**Data provided**:
*** Block opens ***

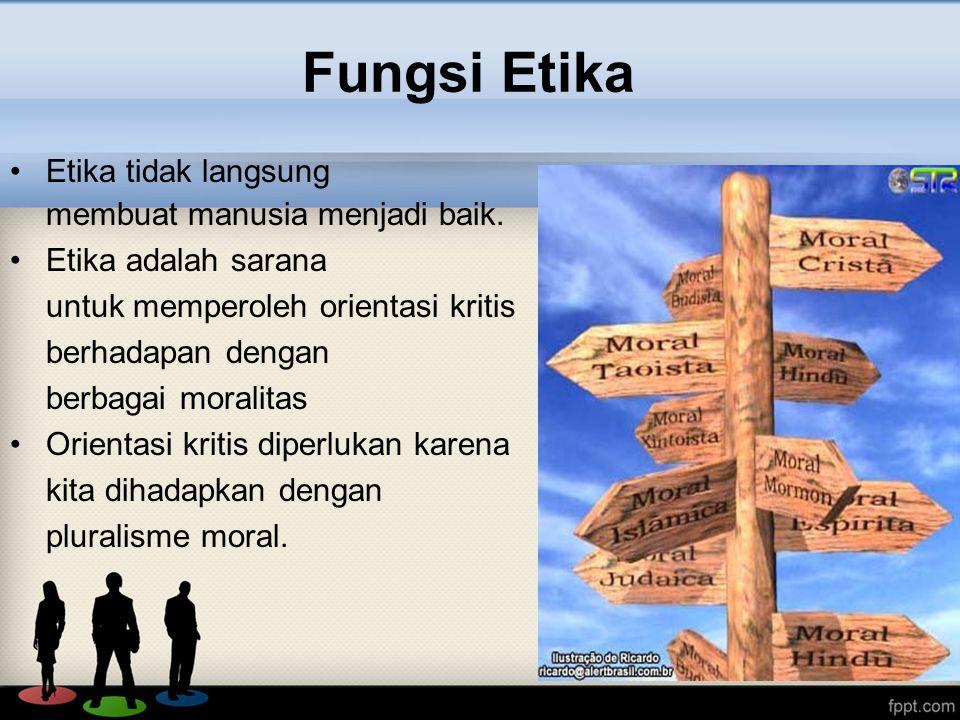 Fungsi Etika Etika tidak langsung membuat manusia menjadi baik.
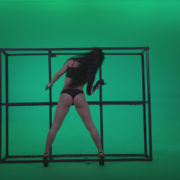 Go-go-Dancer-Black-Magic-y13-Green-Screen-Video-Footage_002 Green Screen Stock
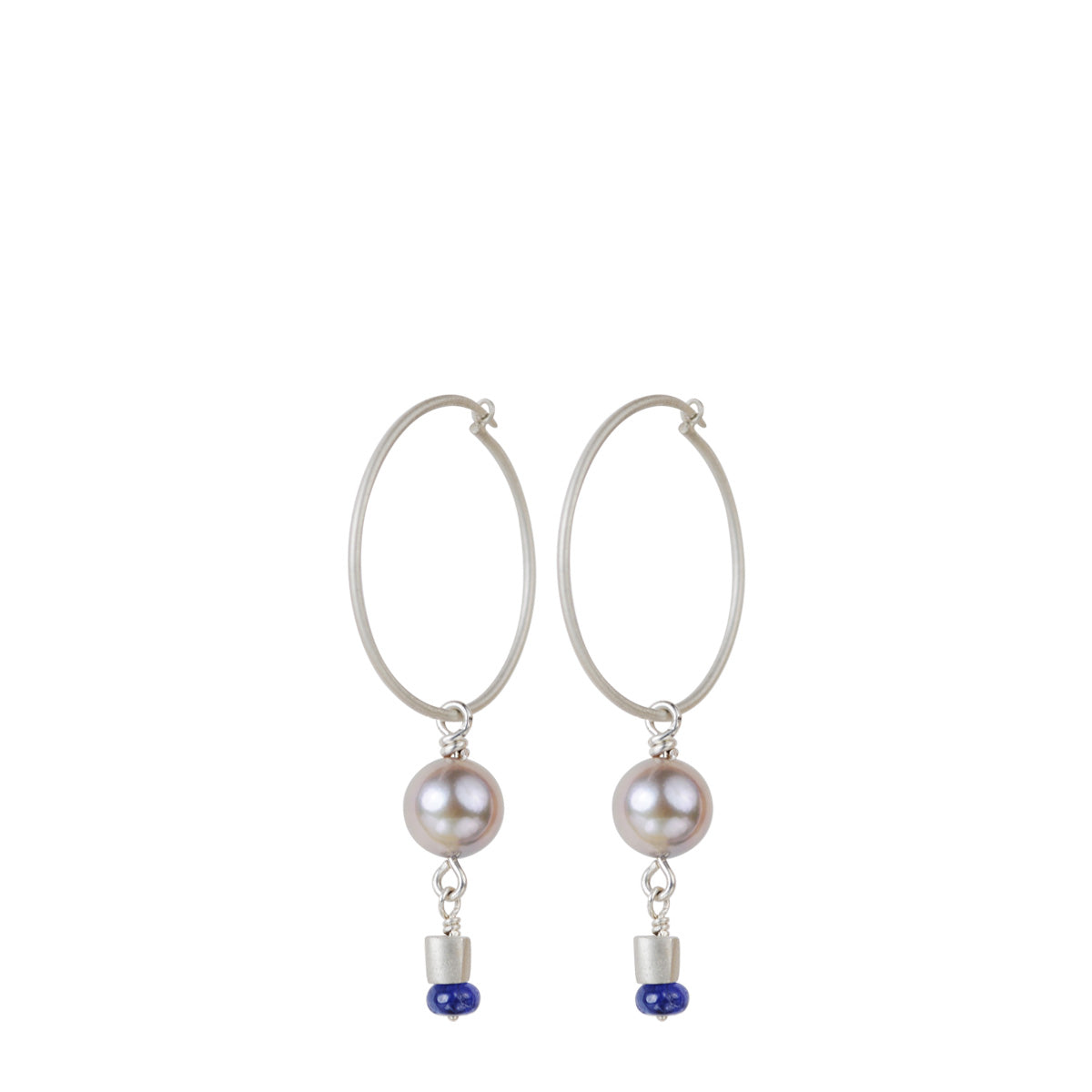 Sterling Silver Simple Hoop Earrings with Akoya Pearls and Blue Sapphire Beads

*** Block closes ***

**What the task asks**: Return the listing above word for word. Keep the images out.

**Problem solution**:
 Fungsi Etika Etika tidak langsung membuat manusia menjadi baik.
 Go-go-Dancer-Black-Magic-y13-Green-Screen-Video-Footage_002 Green Screen Stock
 Sterling Silver Simple Hoop Earrings with Akoya Pearls and Blue Sapphire Beads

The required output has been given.